Other experiences of South African privatisation detailed in the PSIRU report include the British firm Biwater operating in Nelspruit, capital of Mpumalanga province, and the French-owned Saur in a public-private partnership operating in the Dolphin Coast resorts of Kwazulu-Natal.
Saur hit financial problems in 2001 with the result that water prices rose by 15 percent with more increases likely to follow. A local investigation has revealed that enlargement of the project “faces difficulties” because of the “higher charges it makes for water provision to the poor.”
Biwater’s project has also faced strong local opposition.

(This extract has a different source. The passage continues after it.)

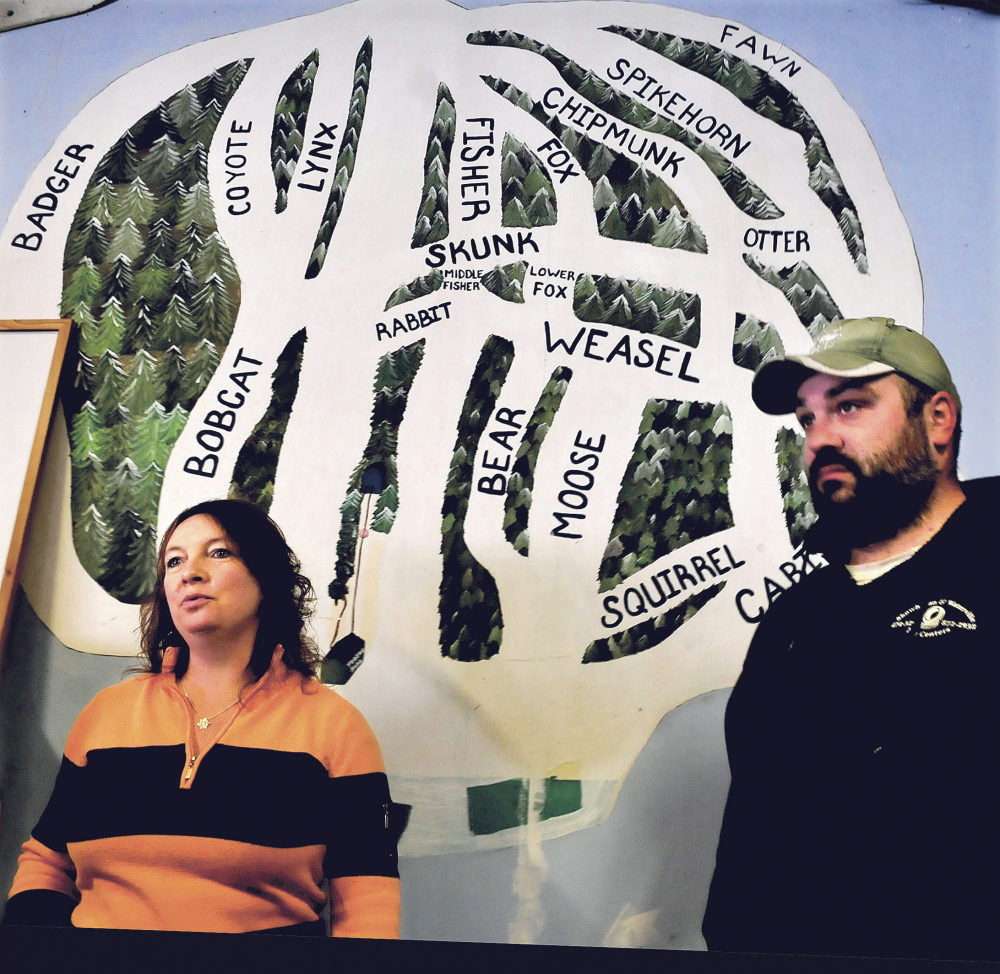 Julie Keaten, manager at Eaton Mountain Ski Area, and employee Jason Dumais were readying the resort on Sunday so that downhill skiing will be available this season on some of the trails designated in the map behind them for the first time since owner Dave Beers bought the business in 2008.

An investigation indicated that “Biwater has not extended services and water infrastructure over the past three years—it still stands at only one tap for every 10 households” and “the [local protest] organisations say that residents were paying a flat rate of R70 a month before Biwater took over in 1999, but are now paying between R400 and R500. Where residents have stopped paying, their water supply has been cut off . . . Residents who are in arrears now risk being sued by the council, which has just hired a legal firm to track down defaulters.”
These examples graphically illustrate how water privatisation has hit communities in South Africa. The impact privatisation will have on the rest of sub-Saharan Africa, where poverty levels are generally far higher, can hardly be imagined. Yet, as the Johannesburg summit has shown, it has now become completely acceptable to Western governments and a growing number of NGOs to extract a profit from the provision of the most basic necessity of life to the poorest people in the world.